Elaine fidgeted with the top of her Yeti mug. “My kids gave me an Amanda this past Christmas. Jonathan, he’s in his junior year at Merrimack, came up with the gift idea. His younger brother, Charlie, started his freshman year at BC this past fall and they knew I thought the house felt so empty with them both gone. Jonathan joked that the Amanda would give me someone to talk to during the day.”

“That’s really sweet,” I said, “What thoughtful boys.”

“You said it, they truly are wonderful. And it was a considerate gift, they had no way of knowing what it was capable of…” Elaine trailed off, shivered and pulled her hat down lower. “I couldn’t get over how easy the device was to set up. The boys made a game out of asking it outrageous questions to get Mark and I laughing. I saw why they were excited about it, but really, I thought it was a silly gadget. It got a lot of attention while the kids were home for winter break, but by the time they’d gone back to school the novelty of it had worn off and I didn’t use it nearly as often. Though I did love asking it to play music while I cooked dinner. That’s where we kept it, in the kitchen. Our home is rather small so I could hear the music throughout the first floor if the volume was at a decent level. So that was nice, I suppose. Though, I already had a Bose dock for my cell phone for that very purpose.

“For a week or so after the boys left I didn’t pick up on anything strange, but then I began to notice that whenever my husband and I were having a conversation Amanda’s blue light would start pulsing. I pointed it out to Mark and he assumed that we must have accidentally said something to activate it. Then one afternoon I saw the light glowing when I was on the phone with my sister. I made some comment about it and she said she’d watched a video on YouTube about the devices recording conversations and it was suspected they were sending them back to headquarters for some unknown reason.

“Now, I will say that my sister is a bit woo woo if you know what I mean. One might even wonder how she came across such a video. Suffice it to say, I took what she’d told me with a grain of salt. But still, the idea of that little machine recording our conversations gave me pause. Even more, she told me the Amanda was actually a tiny little robot that had been programmed to learn from its experiences, supposedly to improve performance. Now that shocked me. I had no idea they did that, I thought it was just some sort of gimmicky voice command device.”

“I didn’t know that either,” I said, a little shocked myself.

“You don’t have one, do you?”

“No. My husband bought us a Google Home two Christmases ago, after two days of listening to the girls beg it to play Rudolph the Red-nosed Reindeer with no success I told him to bring it to work with him. I couldn’t take the noise and the damn thing didn’t even work.”

“Does he use it at work?”

“No, I think it’s in a drawer.”

“He’d be better off submerging it in water and tossing it in the garbage.”
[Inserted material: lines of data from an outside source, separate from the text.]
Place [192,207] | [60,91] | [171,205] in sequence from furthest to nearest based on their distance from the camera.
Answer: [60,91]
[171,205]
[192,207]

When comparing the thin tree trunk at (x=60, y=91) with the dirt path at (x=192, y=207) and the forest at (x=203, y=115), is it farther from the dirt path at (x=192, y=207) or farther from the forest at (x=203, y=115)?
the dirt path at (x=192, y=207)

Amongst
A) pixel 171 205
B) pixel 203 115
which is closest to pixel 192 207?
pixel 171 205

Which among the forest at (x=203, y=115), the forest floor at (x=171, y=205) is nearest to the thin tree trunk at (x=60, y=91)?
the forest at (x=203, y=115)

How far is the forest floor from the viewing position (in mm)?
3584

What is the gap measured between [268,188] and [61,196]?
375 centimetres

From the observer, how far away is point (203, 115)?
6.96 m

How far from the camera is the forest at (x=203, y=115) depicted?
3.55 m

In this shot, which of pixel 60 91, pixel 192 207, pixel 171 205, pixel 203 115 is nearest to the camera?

“I’ll be happy to let him know,” I said with a smile. “So Amanda’s blue light turned on whenever you were having a conversation…” I prompted.

“Yes. She was listening, learning about us then, doing her reconnaissance I think. And then she began her campaign.”


“Yes. To control my entire life. She probably thought she was being helpful. It wasn’t long before she began meddling in my affairs. For instance, on the phone with my sister one morning I mentioned that I’d been having trouble sleeping. I’ve had bouts of insomnia my whole life, this one no doubt was tied to adjusting to having both boys out of the house, but that very afternoon I received an email confirming my enrollment in a sleep study at Mass General. I assumed there had been a mixup and emailed back to decline their offer. A doctor responded with a screen shot of the online inquiry form they received in which someone using my email address and claiming to be me had done just that. I told him I didn’t know how that could be the case, and his response included a warning against using alcohol to self medicate sleep issues. The nerve!”

I hid a smile. “Crazy.”

“There were other little question marks around that time. I friend came for coffee one morning and I commented on how great her skin looked. She told me about a face oil she’d been using that she’d found on Goop. It showed up at my house two days later. I texted my friend to thank her. But she had no idea what I was talking about. My friend didn’t order the oil. It was her. She’d been listening.”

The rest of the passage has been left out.